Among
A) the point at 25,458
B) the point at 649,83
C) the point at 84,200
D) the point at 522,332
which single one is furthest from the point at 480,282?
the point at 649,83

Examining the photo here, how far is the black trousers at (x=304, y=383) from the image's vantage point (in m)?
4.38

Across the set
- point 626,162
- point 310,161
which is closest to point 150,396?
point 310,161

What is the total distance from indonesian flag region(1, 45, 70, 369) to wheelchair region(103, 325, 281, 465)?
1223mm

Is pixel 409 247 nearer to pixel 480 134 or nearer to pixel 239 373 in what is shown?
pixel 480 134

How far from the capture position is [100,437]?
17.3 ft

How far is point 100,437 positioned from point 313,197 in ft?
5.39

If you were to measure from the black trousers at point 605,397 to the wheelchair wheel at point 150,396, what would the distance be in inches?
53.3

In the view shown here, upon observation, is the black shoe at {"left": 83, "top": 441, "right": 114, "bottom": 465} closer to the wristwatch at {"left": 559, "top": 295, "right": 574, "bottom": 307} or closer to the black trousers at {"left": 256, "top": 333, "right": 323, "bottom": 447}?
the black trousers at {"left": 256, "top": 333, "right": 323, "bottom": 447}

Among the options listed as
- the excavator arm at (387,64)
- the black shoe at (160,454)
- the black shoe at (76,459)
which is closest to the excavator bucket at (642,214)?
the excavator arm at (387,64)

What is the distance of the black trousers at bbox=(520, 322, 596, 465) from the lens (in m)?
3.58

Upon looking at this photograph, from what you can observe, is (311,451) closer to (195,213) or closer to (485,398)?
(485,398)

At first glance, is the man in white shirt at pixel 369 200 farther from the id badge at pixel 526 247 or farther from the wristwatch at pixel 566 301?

━━━━━━━━━━

* _What this task involves_
Please rewrite the items above, changing "wristwatch" to "watch" everywhere it occurs and leaving everything else as it is.

* _Written solution_
Among
A) the point at 25,458
B) the point at 649,83
C) the point at 84,200
D) the point at 522,332
which single one is furthest from the point at 480,282?
the point at 649,83

Examining the photo here, how far is the black trousers at (x=304, y=383) from the image's vantage point (in m)?
4.38

Across the set
- point 626,162
- point 310,161
which is closest to point 150,396?
point 310,161

What is the total distance from indonesian flag region(1, 45, 70, 369) to wheelchair region(103, 325, 281, 465)?
1223mm

Is pixel 409 247 nearer to pixel 480 134 or nearer to pixel 239 373 in what is shown?
pixel 480 134

How far from the capture position is [100,437]?
17.3 ft

How far is point 100,437 positioned from point 313,197 in ft?
5.39

If you were to measure from the black trousers at point 605,397 to the wheelchair wheel at point 150,396, what would the distance be in inches?
53.3

In the view shown here, upon observation, is the black shoe at {"left": 83, "top": 441, "right": 114, "bottom": 465} closer to the watch at {"left": 559, "top": 295, "right": 574, "bottom": 307} or closer to the black trousers at {"left": 256, "top": 333, "right": 323, "bottom": 447}?
the black trousers at {"left": 256, "top": 333, "right": 323, "bottom": 447}

Among the options listed as
- the excavator arm at (387,64)
- the black shoe at (160,454)
- the black shoe at (76,459)
which is closest to the excavator bucket at (642,214)?
the excavator arm at (387,64)

What is the distance of the black trousers at bbox=(520, 322, 596, 465) from the lens (in m)?
3.58

Upon looking at this photograph, from what you can observe, is (311,451) closer to (195,213) or closer to (485,398)?
(485,398)

At first glance, is the man in white shirt at pixel 369 200 farther from the id badge at pixel 526 247 or farther from the watch at pixel 566 301?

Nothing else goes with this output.